[Extracted text]
Tuesday, January 17, 2006

Hostages to Fortune

Cat is a great friend, now half the continent away. When Orion was born, Cat was the one I came to with a confession: I was afraid. As far back as I could remember, I'd never been afraid of dying. The closest thing I had to a survival mechanism was a hatred of losing so severe that I would take on the world and the gods and not give up. I might be beaten but I would not lose. And I would play the game, take the challenge, climb the cliff because not playing was a form of losing.

With the birth of my son, I started to feel a chill fear of death. Small and weak, he couldn't play the game, not even the safe game of a relatively sedentary life. He NEEDED, in a way that I hadn't needed since I was old enough to kill my own food.

Cat listened and said, "With Kami and the baby, you have hostages to fortune." I turned the phrase over in my mind. Hostages to fortune. The Japanese daimyo would demand that the heirs of their vassals live at the daimyo's castle as guest/hostages so that any disloyalty on the part of the vassal could be swiftly punished by executing his heir. With every one that comes into your life that you truly love, you have a hostage to fortune, to luck.
[/Extracted text]
[The data]
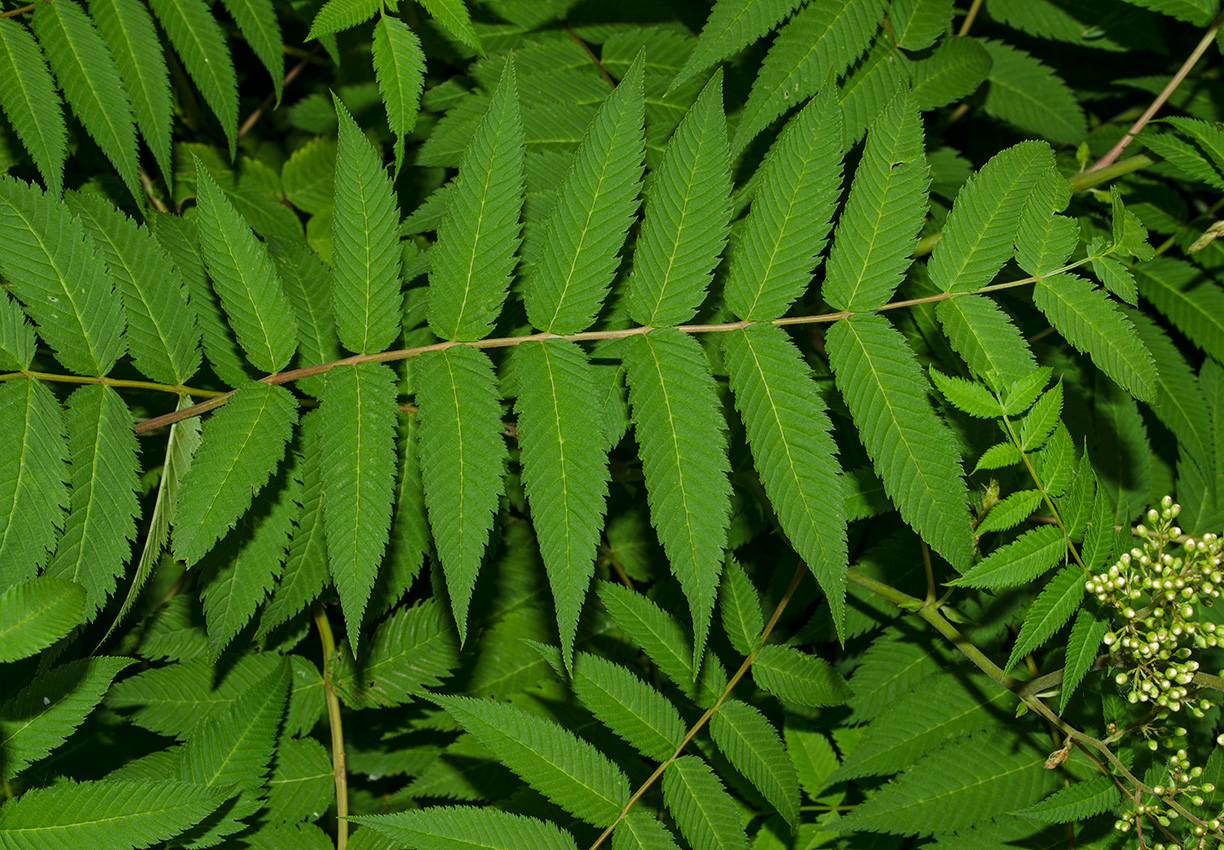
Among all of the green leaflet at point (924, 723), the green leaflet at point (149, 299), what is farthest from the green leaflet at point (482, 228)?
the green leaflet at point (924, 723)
[/The data]
▸ Check your understanding
[1] In the "Hostages to Fortune" post, what did the Japanese daimyo demand of their vassals?
[2] Say whether each statement agrees with the "Hostages to Fortune" post, answering yes or no and quoting the deciding words:
(a) The writer had been afraid of dying for as long as they could remember.
(b) Cat now lives half the continent away.
(c) The chill fear of death began with the birth of the writer's son.
[3] List every person named in the "Hostages to Fortune" post.

▸ List of solutions
[1] They demanded that the vassals' heirs live at the daimyo's castle as guest/hostages.

[2]
(a) No: "As far back as I could remember, I'd never been afraid of dying."
(b) Yes: "Cat is a great friend, now half the continent away."
(c) Yes: "With the birth of my son, I started to feel a chill fear of death."

[3] Cat, Orion, Kami